(596e) First Principles Monte Carlo Simulations of Elemental Fluid Phase Equilibria

We use modern Monte Carlo sampling methods in concert with standard electronic structure codes (CPMD and NWChem) to perform liquid-vapor and liquid-liquid coexistence calculations from first principles. In order to improve computational efficiency an approximate "pre-sampling" potential is used to generate large moves with a high probability of acceptance, though the actual distribution of sampled states is determined only by the first-principles energy calculations [1].

The liquid elements, especially in the P-block, display a variety of liquid-liquid transitions (most famously in phosphorous [2] and sulfur [3], but also in selenium and others [3]) in addition to normal vaporization equilibria, as well as unusual liquid structure in many cases. All of this behavor is due to the strongly-directional and many-body covalent nature of interactions in these systems. While there has been much recent progress in developing empirical potentials for such chemically reactive systems [4], the use of "potential-less" first-principles methods is particularly appealing in studies of these systems; the relatively high temperatures considered also make it more likely that the known deficiencies in modern density functional methods (poor or inconsistent treatment of dispersion forces, etc.) are less likely to substantially affect the results.

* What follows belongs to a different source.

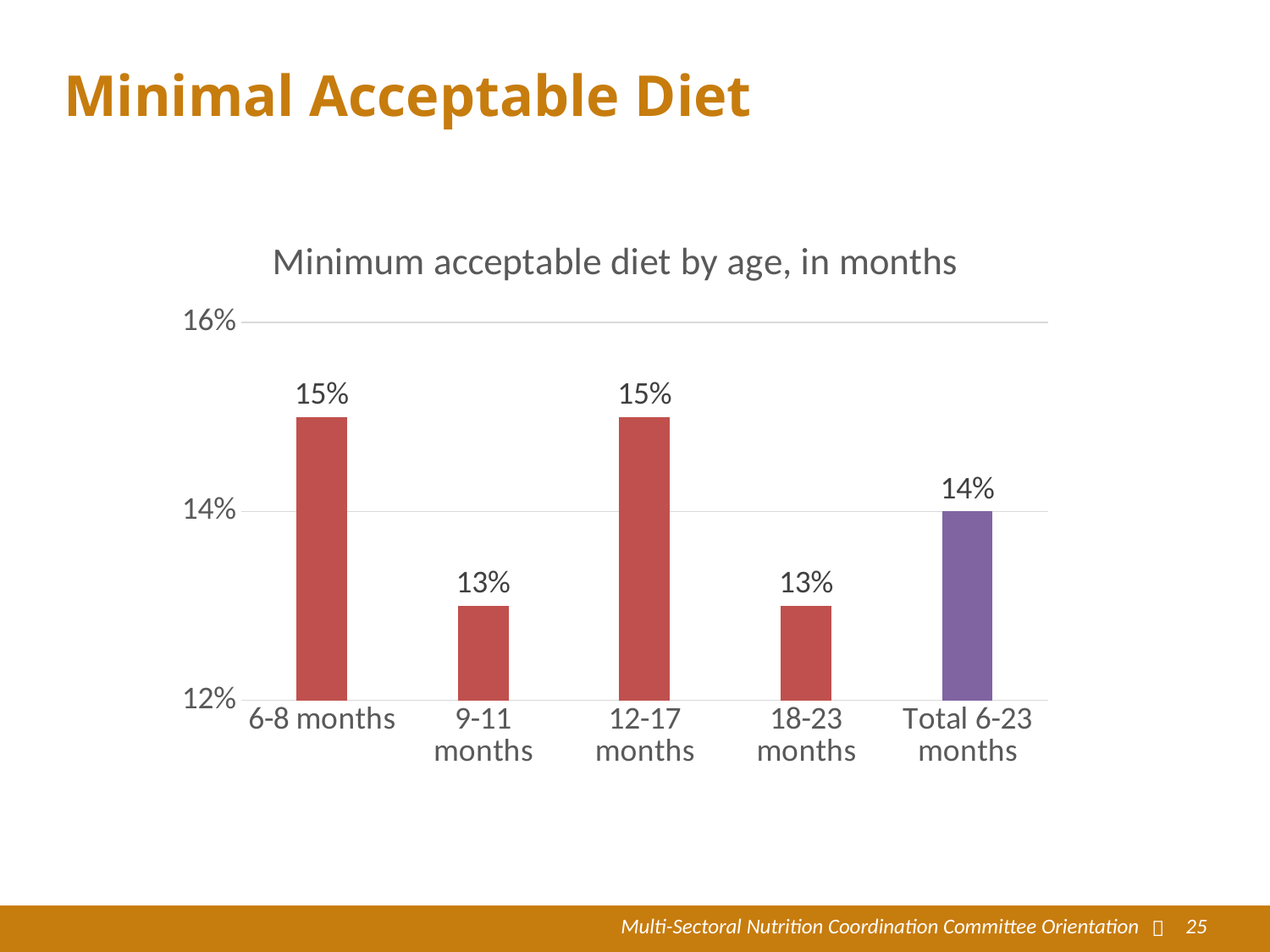
Which is larger, the value for 12-17 months or the value for 18-23 months? 12-17 months What is the value for 18-23 months? 13% Is the value for Total 6-23 months greater or less than 16%? less What is the value for 9-11 months? 13% Which bar is shown in a different colour from the others? Total 6-23 months What kind of chart is shown on the slide? bar chart What is the value for 12-17 months? 15% What is the value for Total 6-23 months? 14% What is the difference between the values for 6-8 months and 9-11 months? 2% What is the title of the chart? Minimum acceptable diet by age, in months How many categories are shown on the x axis? 5 What is the value for 6-8 months? 15%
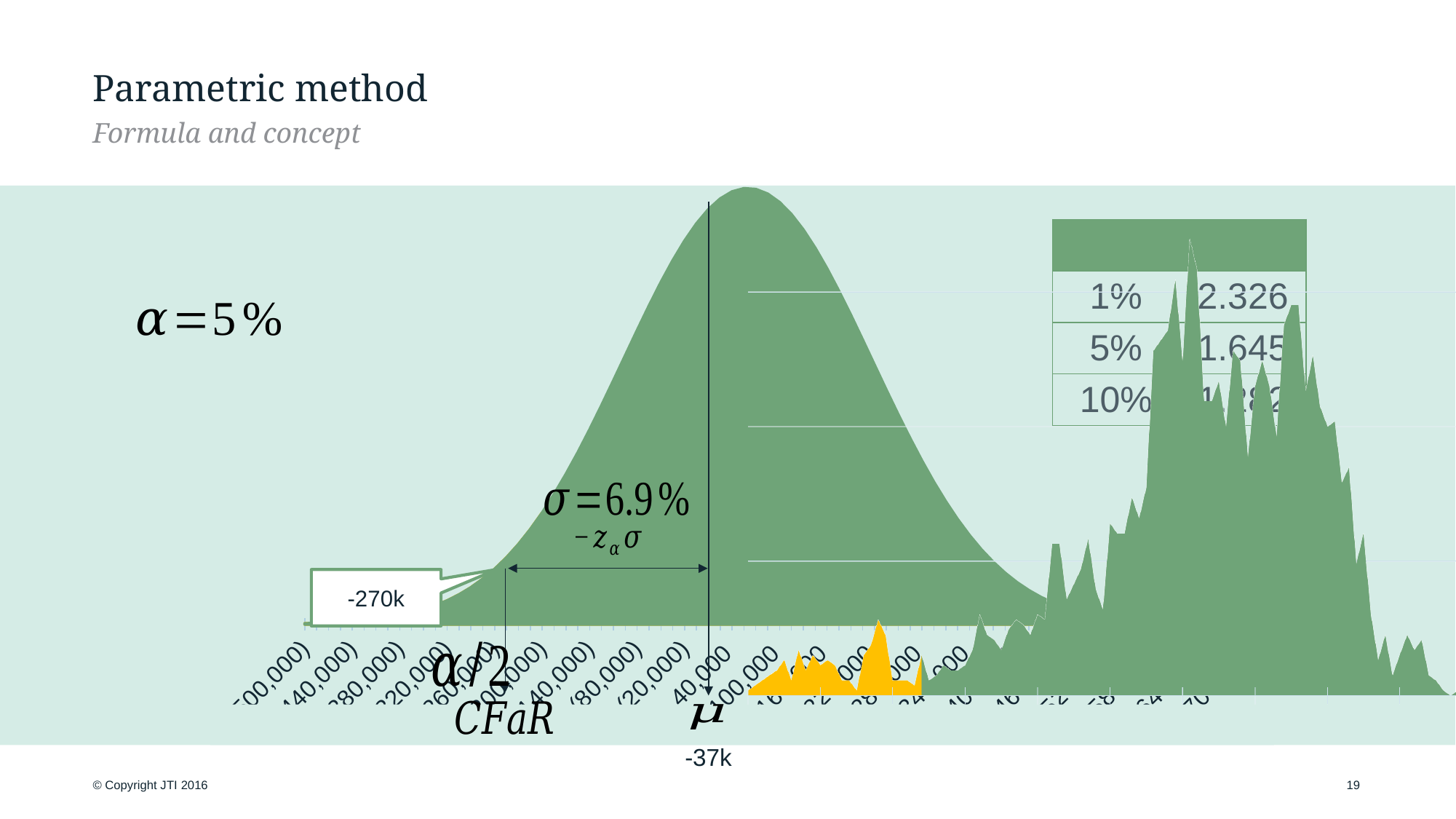
What kind of chart is the large bell-shaped chart on the slide? area chart What colour is the small jagged area near the bottom centre of the chart? yellow What value of σ is stated on the chart? 6.9% What label is written beneath the left vertical line on the bell curve, below α/2? CFaR How many rows of percentages does the table on the right list? 3 In the table on the right, what is the difference between the z-values for 1% and 5%? 0.681 In the table on the right, what z-value is listed for 5%? 1.645 What value is shown in the callout box on the left side of the bell curve? -270k What value of α is stated on the chart? 5% What value is labelled beneath the μ marker at the centre of the bell curve? -37k In the table on the right, what z-value is listed for 1%? 2.326 In the table on the right, which has the larger z-value, 1% or 5%? 1%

Issues of efficiency, correctness and load-balancing arising from the use of iterative density functional theory potentials are addressed both directly and through analysis of model systems. System size effects are also tested using model systems. A hybrid approach in which two "levels" of pre-sampling is constructed, in which the first uses an empirical potential, and the second uses density functional theory but with a very low (and fixed) number of plane waves. Construction of appropriate pseudopotentials and choice of exchange-correlation functional are evaluated in detail for both metallic and insulating systems.

[1] Gelb and Carnahan, Chem. Phys. Letts. 4-6 (2006) 283.

[2] Katayama et al., Nature 403 (2000) 170.

[3] Brazhkin et al., Physica B 265 (1999) 64.

[4] van Duin et al., J. Phys. Chem. A 105 (2001) 9396.